$\int \frac{1}{\sqrt{x^2+1}} dx$ So I've seen some options on the internet that are fairly good, but I have this substitution: $x^2+1=t-x$, you square both sides and get $x = (t^2-1)/t$ and $x + 1 = (t^2-1)/2t + 1$. If we call that function $e(t)$ for example, $dx$ is equal to $e(t)$ derivative. How to proceed from here?
 A: Substituting $x=\frac{t^2-1}{2t}$, we get $dx= \frac{1}{2}\left(1+\frac{1}{t^2}\right)dt$
Plugging this in our integral gives:
$$\int \frac{\frac{1}{2}(1+\frac{1}{t^2})dt}{\sqrt{1+\left(\frac{t^2-1}{2t}\right)^2}}$$
$$\text {(Skipped some algebra)}$$
$$=\int \frac{(t^2+1)dt}{t^2\sqrt{\left(\frac{t}{2}+\frac{1}{2t}\right)^2}}$$
$$\text {(Skipped some algebra) }$$
$$=\int \frac{dt}{t}$$
$$=\ln t +C$$
Although I recommend that instead of doing this and creating a mess, you substitute $x=\tan \theta$ in the original integral (it's much cleaner than this.)
A: this is one of the "famous" integrals. It is written as :
$ \int \frac {1}{\sqrt{x^2 +1}} = sinh^{-1}(x) + c $
Where : $ arcsinh(x) = ln(x + \sqrt{x^2 + 1}) $ and $ sinh$ is called the hyperbolic sine.
Let me know if you want me to post a complete solution by scratch, without supposing you know hyperbolic functions.

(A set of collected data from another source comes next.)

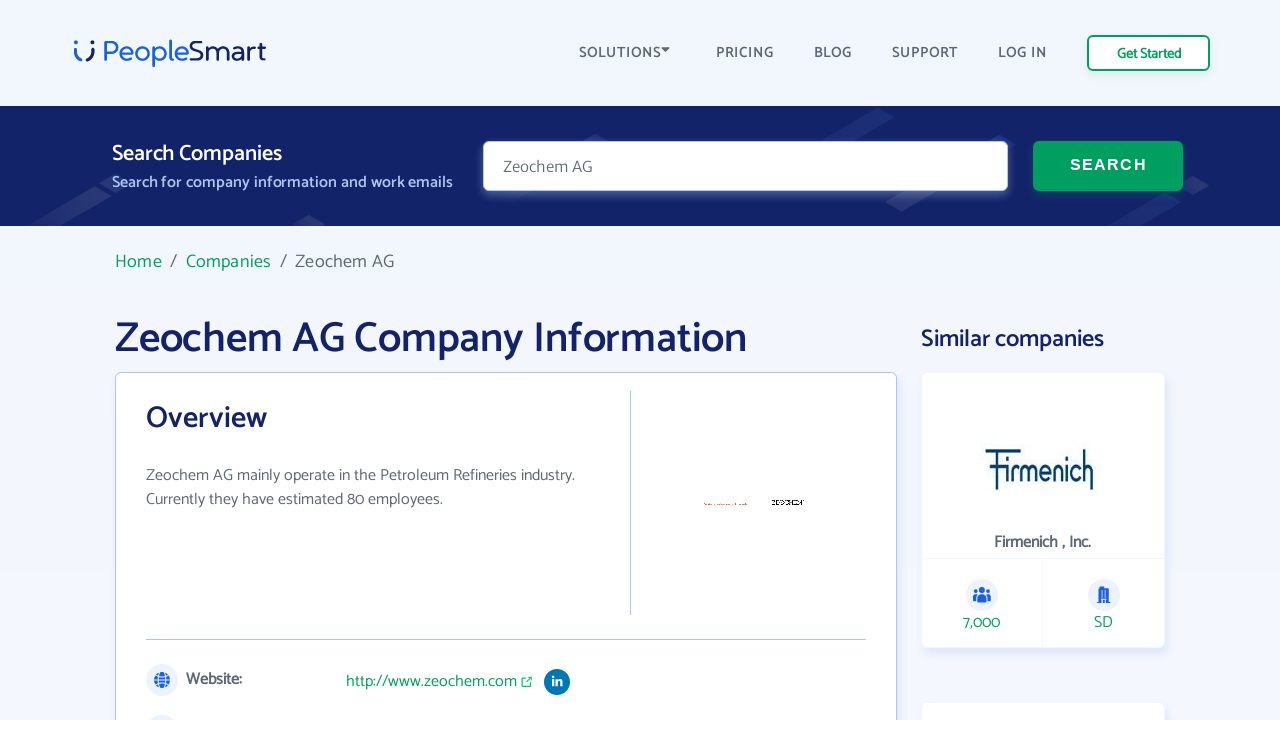

--- FILE ---
content_type: image/svg+xml
request_url: https://www.peoplesmart.com/profile/assets/dist/img/social-media/linkedin.svg
body_size: 45
content:
<svg xmlns="http://www.w3.org/2000/svg" width="18" height="18" viewBox="0 0 18 18">
  <g fill="none" fill-rule="evenodd">
    <circle cx="9" cy="9" r="9" fill="#0077B5"/>
    <path fill="#FFF" fill-rule="nonzero" d="M6.31836278 6.34039546C5.82695 6.34039546 5.43012027 5.94126762 5.43012027 5.45215295 5.43012027 4.96303829 5.82695 4.56391044 6.31836278 4.56391044 6.80747745 4.56391044 7.20660529 4.96303829 7.20660529 5.45215295 7.20660529 5.94356573 6.80977556 6.34039546 6.31836278 6.34039546zM9.57832365 11.9467053L8.0463847 11.9467053 8.0463847 7.01408001 9.51602681 7.01408001 9.51602681 7.68776455 9.53679993 7.68776455C9.7421204 7.30014979 10.2427707 6.89180697 10.987967 6.89180697 12.5383585 6.89180697 12.8267489 7.91385813 12.8267489 9.2427522L12.8267489 11.9467053 11.2948325 11.9467053 11.2948325 9.547297C11.2948325 8.9751349 11.2832969 8.23915352 10.4988749 8.23915352 9.70059668 8.23915352 9.57832365 8.86207684 9.57832365 9.50577328L9.57832365 11.9467053z"/>
    <polygon fill="#FFF" fill-rule="nonzero" points="7.087 11.947 5.552 11.947 5.552 7.014 7.087 7.014"/>
  </g>
</svg>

A: The appearance of the expression $\sqrt{1 + x^2}$ suggests the standard trigonometric substitution $$\boxed{x = \tan \theta, \qquad dx = \sec^2 \theta \,d\theta} ,$$ which leads to integrating $\int \sec \theta \,d\theta$.

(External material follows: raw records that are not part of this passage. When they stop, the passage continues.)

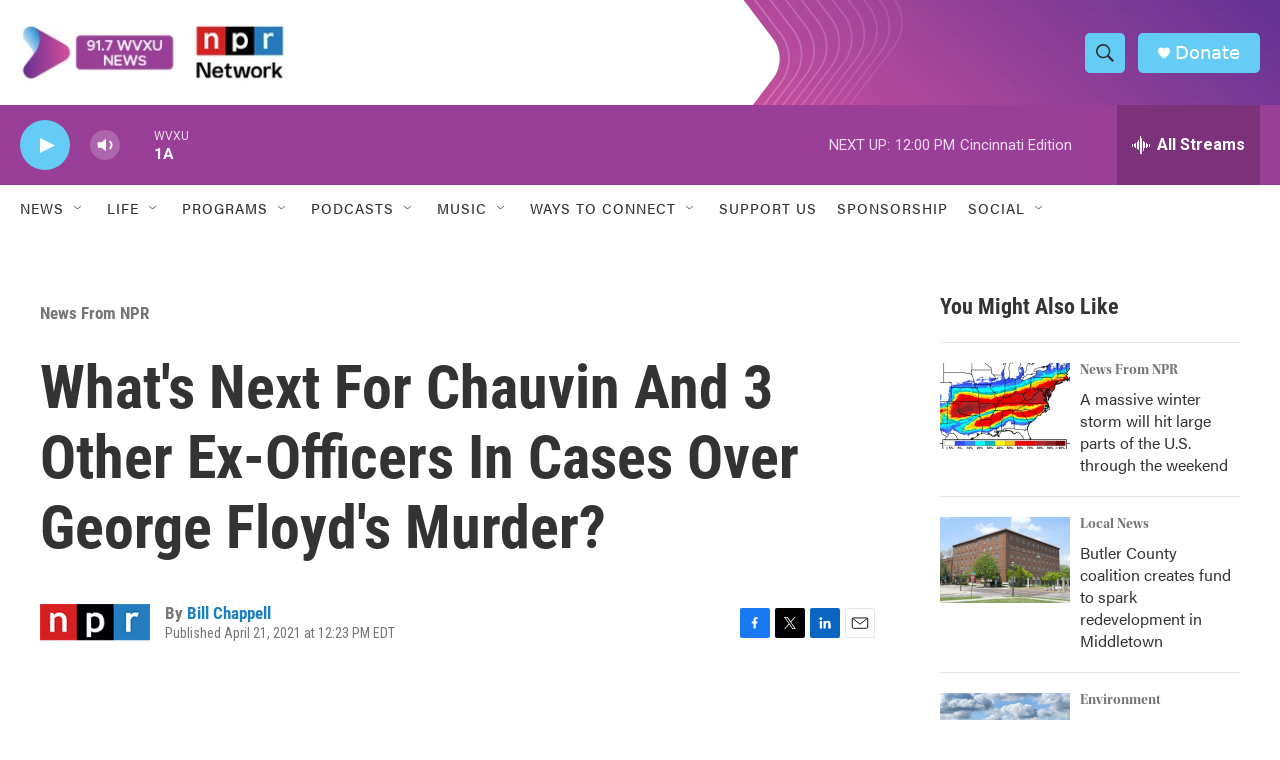

--- FILE ---
content_type: text/html; charset=utf-8
request_url: https://www.google.com/recaptcha/api2/aframe
body_size: 136
content:
<!DOCTYPE HTML><html><head><meta http-equiv="content-type" content="text/html; charset=UTF-8"></head><body><script nonce="9h1RHlBdvzs8c3EBYn_O9g">/** Anti-fraud and anti-abuse applications only. See google.com/recaptcha */ try{var clients={'sodar':'https://pagead2.googlesyndication.com/pagead/sodar?'};window.addEventListener("message",function(a){try{if(a.source===window.parent){var b=JSON.parse(a.data);var c=clients[b['id']];if(c){var d=document.createElement('img');d.src=c+b['params']+'&rc='+(localStorage.getItem("rc::a")?sessionStorage.getItem("rc::b"):"");window.document.body.appendChild(d);sessionStorage.setItem("rc::e",parseInt(sessionStorage.getItem("rc::e")||0)+1);localStorage.setItem("rc::h",'1769094747591');}}}catch(b){}});window.parent.postMessage("_grecaptcha_ready", "*");}catch(b){}</script></body></html>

On the other hand, if you're familiar with hyperbolic functions, it also suggests $$\boxed{x = \sinh t, \qquad dx = \cosh t \,dt} ,$$
which leads almost immediately to the antiderivative.
A: Analytic method :
Substitute : $x=tan(u) $ and $dx=sec^2(u)du$. Then $ \sqrt{x^2+1} = \sqrt{tan^2(u) + 1}=sec(u) $ and $ u=arctan(x) $
Then you get : $ \int sec(u)du $
Multiply numerator and denominator of $ sec(u) $ by $ tan(u) + sec(u) $ and you get : 
$ \int \frac{sec^2(u) + tan(u)sec(u)}{tan(u) + sec(u)} du $
For the integrand , substitute $ s=tan(u) + sec(u) $ and $ ds = (sec^2(u) + tan(u)sec(u))du$
$ \int 1/s ds = ln(s) + c = ln(tan(u) + sec(u)) + c = ln(tan(arctan(x) + sec(arctan(x)) = ln(x + \sqrt{x^2 +1}) + c = arcsinh(x) + c $